Denselben Fehler der verdrängten Verantwortung und versagten Liebe möchte er, der allein gelassene Sohn, nicht mehr begehen, stattdessen den Namen Locke reinwaschen, wie er seinem Vater, offenbar metaphysisch auf dem Rücksitz seines BMW verharrend, in den weniger subtilen Sequenzen des Films wütend, aber engagiert mitteilt. Es wundert aber kaum, dass Locke Geister sieht, mitten im nächtlichen Lebensstrom, umgeben von einem Meer der Neonlichter, das lauwarm und schleppend an ihm vorbeizieht und per Kamera und Schnitt durchweg umschlingt, schummrig wabert, auf- und abblendet.

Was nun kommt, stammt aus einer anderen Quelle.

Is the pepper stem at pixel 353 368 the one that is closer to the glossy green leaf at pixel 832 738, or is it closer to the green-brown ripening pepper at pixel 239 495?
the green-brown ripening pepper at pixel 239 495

Hier wandeln die Seelen im melancholischen Limbus, ob nun im Sinnbild der Zelle „Auto“ oder der Dimensionen verbindenden Freisprechanlagen und GPS-Karten.
Darin muss Locke zwangsläufig alles Vergangene abwerfen, etwas Anderes lässt die eingeschlagene Bahn nicht mehr zu, auch wenn er das noch nicht komplett einsehen mag, und dennoch seinen Job und vor allem seine Familie potenziell-fatalistisch dem Pflichtbewusstsein wegen opfert. Und Schnupfen hat er dazu auch noch – da findet er neben einem reißenden Ansturm an Anrufen einfach keine Ruhe. Aber am anderen Ende seines Weges wartet zumindest neues Leben, von dem er hofft, dass er es mit dem Früheren verbinden kann; eine sichere Grundlage für die Zukunft schafft, wie er es auch für sein geplantes Hochhaus-Projekt vorsieht, dass er durchweg dringlich, zeitweise aber auch humorvoll noch mit Donal durchgeht, damit ja keine stetig vergrößernden Risse entstehen – eine bezeichnende Parallele für sein eigenes, zersetzendes Schicksal.
Die bittere Konsequenz des Abschiedes bleibt ihm schließlich dennoch nicht erspart, seine Gattin kann ihm seinen einmaligen Fehler nicht verzeihen, auch wenn er sich diesem ohne Ausrede stellt – ein allmählich wachsender Optimismus im Neuanfang, aus seinen frisch geborenen, liebebedürftigen Kreationen heraus, befreit aber seine individuellen Zweifel und Schmerzen und lässt auch Vergebung vonseiten seiner Freunde und Söhne aus zu (siehe dazu ebenso Stephen Knights thematisch ähnliches Actiondrama-Regiedebüt „Redemption“). Die Intensität der zwielichtigen Nacht/Seelenpein löst sich sodann auch auf und wir steigen hoch zum Blick auf den universellen Fluss der menschlichen Existenz, in dem Locke und wir uns wieder einklinken dürfen, sowieso schon längst wiedererkennen.